Por eso, a la hora de ofrecer soluciones a cuestiones tan acuciantes y que deberían haber sido abordadas hace mucho tiempo, es mejor mantener la cabeza fría y no dejarse arrastrar por sentimentalismos de uno u otro signo. Ni los refugiados son terroristas en potencia ni nuestras sociedades tienen capacidad de acogerlos a todos, a no ser que renunciemos a parte de nuestro bienestar (dudo que haya muchos ciudadanos dispuestos a ello, cuando se les ponga en esta tesitura, sobre todo porque la crisis ha hecho ya este efecto en muchos). Por eso es inteligente volver a Max Weber y a su visión práctica a la hora de abordar problemas complejos:

"Max Weber formuló la distinción fundamental entre "ética de la intención" y "ética de la responsabilidad". La primera persigue el bien (tal como lo ve) y no tiene en cuenta las consecuencias. Aunque el mundo se hunda, la buena intención es lo único que vale. La ética de la responsabilidad, en cambio, tiene en cuenta las consecuencias de las acciones. Si las consecuencias son perjudiciales, debemos abstenernos de actuar."

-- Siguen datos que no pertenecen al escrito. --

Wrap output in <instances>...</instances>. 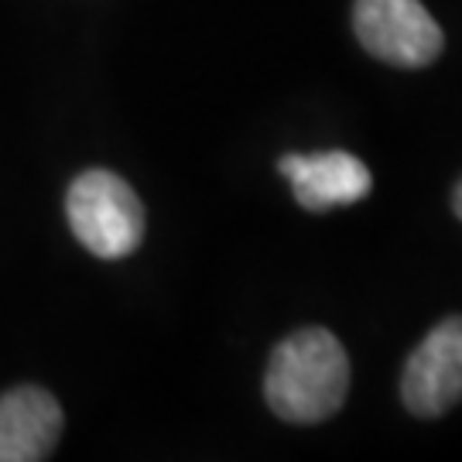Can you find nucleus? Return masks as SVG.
<instances>
[{
	"label": "nucleus",
	"mask_w": 462,
	"mask_h": 462,
	"mask_svg": "<svg viewBox=\"0 0 462 462\" xmlns=\"http://www.w3.org/2000/svg\"><path fill=\"white\" fill-rule=\"evenodd\" d=\"M349 394V356L329 329L291 332L281 339L264 377L271 411L291 425H319L343 408Z\"/></svg>",
	"instance_id": "nucleus-1"
},
{
	"label": "nucleus",
	"mask_w": 462,
	"mask_h": 462,
	"mask_svg": "<svg viewBox=\"0 0 462 462\" xmlns=\"http://www.w3.org/2000/svg\"><path fill=\"white\" fill-rule=\"evenodd\" d=\"M66 216L76 240L103 261L131 257L144 240V206L131 185L106 168L83 171L69 185Z\"/></svg>",
	"instance_id": "nucleus-2"
},
{
	"label": "nucleus",
	"mask_w": 462,
	"mask_h": 462,
	"mask_svg": "<svg viewBox=\"0 0 462 462\" xmlns=\"http://www.w3.org/2000/svg\"><path fill=\"white\" fill-rule=\"evenodd\" d=\"M353 32L374 59L397 69H425L446 49V34L421 0H356Z\"/></svg>",
	"instance_id": "nucleus-3"
},
{
	"label": "nucleus",
	"mask_w": 462,
	"mask_h": 462,
	"mask_svg": "<svg viewBox=\"0 0 462 462\" xmlns=\"http://www.w3.org/2000/svg\"><path fill=\"white\" fill-rule=\"evenodd\" d=\"M401 397L414 418H439L462 401V315H448L418 343L404 374Z\"/></svg>",
	"instance_id": "nucleus-4"
},
{
	"label": "nucleus",
	"mask_w": 462,
	"mask_h": 462,
	"mask_svg": "<svg viewBox=\"0 0 462 462\" xmlns=\"http://www.w3.org/2000/svg\"><path fill=\"white\" fill-rule=\"evenodd\" d=\"M278 171L291 182L295 199L309 213H326L336 206H353L370 192V168L349 151H322V154H284Z\"/></svg>",
	"instance_id": "nucleus-5"
},
{
	"label": "nucleus",
	"mask_w": 462,
	"mask_h": 462,
	"mask_svg": "<svg viewBox=\"0 0 462 462\" xmlns=\"http://www.w3.org/2000/svg\"><path fill=\"white\" fill-rule=\"evenodd\" d=\"M62 435V408L42 387H14L0 397V462L49 459Z\"/></svg>",
	"instance_id": "nucleus-6"
},
{
	"label": "nucleus",
	"mask_w": 462,
	"mask_h": 462,
	"mask_svg": "<svg viewBox=\"0 0 462 462\" xmlns=\"http://www.w3.org/2000/svg\"><path fill=\"white\" fill-rule=\"evenodd\" d=\"M452 209H456V216L462 219V182L456 185V192H452Z\"/></svg>",
	"instance_id": "nucleus-7"
}]
</instances>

Es curioso que la última parte del libro sea una divagación frente a la consideración de la Iglesia Católica de los embriones humanos como personas con todos sus derechos. En cualquier caso, Sartori pone parte de la solución en la propia Iglesia, en la responsabilidad de quien predica pero ofrece poco trigo. Muchos dirán que estas palabras son demagogas, pero yo las suscribiría:

"El Vaticano posee muchísimos conventos casi vacíos, iglesias cerradas porque no tiene suficientes sacerdotes para mantenerlas abiertas y una colección de estatuas, cuadros y obras de arte de todo tipo que vendería como el pan por centenares de millones de dólares. ¿No somos "católicos", es decir, universales? Si todo puede circular por todas partes, y si nosotros los italianos no tenemos "tesoros" sino un nuevo agujero de cinco mil millones de euros, el Vaticano podría echar una mano. ¿Es una buena idea? Veremos."

Al final la conclusión del autor de La sociedad multiética es que nos encontramos en guerra, un conflicto subterráneo y de baja intensidad, pero que se deja ver de vez en cuando y de manera inesperada en toda su crudeza. De cómo se afronte una situación inédita, que pone como pocas veces en peligro nuestros valores, depende el futuro que tengamos en las próximas décadas. Porque esta carrera actual hacia ningún lugar debe ser corregida para llevarnos a un puerto seguro que sea compatible con los derechos humanos. Tarea titánica y compleja, pero que no admite más demoras.